Monitoring Your Kids’ Online Behavior

Author: Shannon Miller Lifestyle

Does your child have a cell phone? Access to a computer or tablet?

How easy is it for him or her to access videos? Social media? Questionable material?

The answer is that it is WAY too easy. Go ahead and Google very innocent things like “candy” or “white house,” and you will see some very surprising results! Children with access to Twitter and Instagram also have access to many ways to connect that may be too mature for your child. Questionable language and imagery are all too typical in such applications.

So what should you do to provide internet safety for kids?

Block them from computers? Block them socially? That’s not realistic, so what is the right way to balance kids’ online and cellular behavior?

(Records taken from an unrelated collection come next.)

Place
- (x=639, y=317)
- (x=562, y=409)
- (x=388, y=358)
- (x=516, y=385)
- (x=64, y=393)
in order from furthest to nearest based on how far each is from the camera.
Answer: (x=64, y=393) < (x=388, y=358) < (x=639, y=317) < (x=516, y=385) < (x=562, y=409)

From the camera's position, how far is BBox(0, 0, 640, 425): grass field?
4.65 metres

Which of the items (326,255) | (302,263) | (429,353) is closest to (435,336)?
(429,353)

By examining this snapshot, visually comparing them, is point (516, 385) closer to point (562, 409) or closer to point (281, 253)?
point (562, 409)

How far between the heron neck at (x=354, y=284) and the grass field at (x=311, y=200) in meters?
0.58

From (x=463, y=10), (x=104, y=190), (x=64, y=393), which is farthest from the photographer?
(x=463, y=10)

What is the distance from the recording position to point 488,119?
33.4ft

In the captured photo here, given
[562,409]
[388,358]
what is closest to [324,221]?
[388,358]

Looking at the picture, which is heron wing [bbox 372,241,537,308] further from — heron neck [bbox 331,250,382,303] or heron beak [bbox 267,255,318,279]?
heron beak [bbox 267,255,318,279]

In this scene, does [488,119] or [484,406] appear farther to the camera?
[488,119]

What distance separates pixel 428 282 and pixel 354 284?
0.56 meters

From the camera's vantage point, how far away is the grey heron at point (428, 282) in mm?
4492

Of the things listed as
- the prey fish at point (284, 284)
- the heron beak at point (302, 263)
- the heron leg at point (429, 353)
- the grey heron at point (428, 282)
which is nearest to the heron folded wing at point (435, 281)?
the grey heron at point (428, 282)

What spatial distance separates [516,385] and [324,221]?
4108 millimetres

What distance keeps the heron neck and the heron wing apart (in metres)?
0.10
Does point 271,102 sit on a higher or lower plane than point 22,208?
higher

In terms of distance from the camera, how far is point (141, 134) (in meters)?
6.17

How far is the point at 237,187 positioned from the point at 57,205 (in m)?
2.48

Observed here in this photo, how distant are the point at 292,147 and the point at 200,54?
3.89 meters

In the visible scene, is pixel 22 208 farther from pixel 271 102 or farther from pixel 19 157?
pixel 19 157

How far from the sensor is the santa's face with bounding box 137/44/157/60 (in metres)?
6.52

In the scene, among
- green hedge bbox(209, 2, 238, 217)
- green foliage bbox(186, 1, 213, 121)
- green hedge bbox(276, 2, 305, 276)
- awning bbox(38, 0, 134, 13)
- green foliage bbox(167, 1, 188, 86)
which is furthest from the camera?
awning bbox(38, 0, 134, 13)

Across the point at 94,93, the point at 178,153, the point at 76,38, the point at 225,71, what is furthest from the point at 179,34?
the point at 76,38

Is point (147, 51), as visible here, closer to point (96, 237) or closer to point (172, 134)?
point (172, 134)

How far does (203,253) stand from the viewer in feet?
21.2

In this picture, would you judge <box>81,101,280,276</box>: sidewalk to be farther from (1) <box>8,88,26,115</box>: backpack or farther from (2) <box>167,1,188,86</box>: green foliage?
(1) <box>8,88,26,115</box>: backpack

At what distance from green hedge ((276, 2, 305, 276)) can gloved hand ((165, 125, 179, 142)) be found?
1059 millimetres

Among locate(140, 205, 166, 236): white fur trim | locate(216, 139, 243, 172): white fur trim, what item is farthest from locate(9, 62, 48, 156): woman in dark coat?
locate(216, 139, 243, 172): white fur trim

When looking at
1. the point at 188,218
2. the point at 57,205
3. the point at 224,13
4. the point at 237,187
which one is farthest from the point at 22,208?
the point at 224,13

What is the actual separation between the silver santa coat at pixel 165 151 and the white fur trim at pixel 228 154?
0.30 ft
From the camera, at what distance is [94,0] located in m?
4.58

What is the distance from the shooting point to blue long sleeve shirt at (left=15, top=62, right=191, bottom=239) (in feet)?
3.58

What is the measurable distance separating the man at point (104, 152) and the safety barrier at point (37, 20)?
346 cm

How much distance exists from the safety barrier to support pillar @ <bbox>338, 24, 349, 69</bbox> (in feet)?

Karen Foreman, Founder of Social School 101, gives these initial guidelines for parents of kids that are beginning to use online activity on their own:

  • Keep all technology in a visible location. Do not allow computers in the bedrooms. It much easier to monitor what they are doing if the computer is in a common area.
  • Have an Internet Safety Pledge. Try one by the National Crime Prevention Council. Write the rules and have everyone in the family sign the rules. Post the rules in a visible spot. They will serve as a visual reminder when you are not there.
  • Password protect your smartphone and computer so you are always aware of your child being online. Ask them not to close any applications or conversations until you have had chance to look at them.
  • Check the privacy settings on games and apps frequently as they change. Limit them to friends only.
  • Monitor the child’s security. You can monitor language, friends requests, postings, photos, and bullying for as little as ten dollars a month. Many parents feel it is spying to look at their children’s online activity. You are the parent and you have every right to monitor the activity to keep your child safe.
  • Pay attention to the apps your child downloads on their phone and digital devices. Many of these apps expose children and teens to posting pictures that can have long range and devastating consequences. This is one of the reasons sexual shaming is such a hot topic.

Kevin Roberts, author of the book Cyber Junkie, an educational book for parents today, gives some more pointers, specifically to the middle school years and up (he is adamant, by the way, that children under 12 not get a cell phone):

  • I Am Big Brother lets you to secretly monitor all incoming and outgoing email, instant messages, chats, websites and more. Once the product is downloaded and installed, it is totally hidden, and only you can access it. Products of this sort are sometimes referred to as parental control software. These can be downloaded from the Internet. Family Cyber Alert is another product that my parent-clients have found useful. PC Tattletale has also received good reviews from my clients.
  • Advanced Parental Control is one which does a little more than monitoring. It also allows parents to restrict Internet use to certain time periods and schedules, in addition to monitoring keystrokes and logins.
  • Obviously, all of this can be circumvented if your child’s main cyber interface is not a computer but a smart phone. In that case, which is increasingly common, families have been having good luck with the mSPy Smartphone Monitoring Application. You simply download it to the target phone and you can find out ANYTHING that has happened using that phone, including text messages.
    • With a deceptive adolescent, these types of programs and applications are the products of choice. These kids are smarter than the parents, and these programs are the only thing I have found to work, outside of restriction.
  • Finally, I wish to say that the smartphone represents the most potent carrot parents have at their disposal nowadays. Use it! Link smartphone PRIVILEGES to performance in school, household chores, being home for dinner every night, or whatever target behaviors you as a family deem important. Talk to your cell phone carrier about online options that allow you to restrict smartphone use during certain periods, like at night, during school, etc. Also, if your child is not performing up to expectations, shut that phone off!

Have you tried any of these approaches with your kids, or did you find a different way to provide internet safety for kids?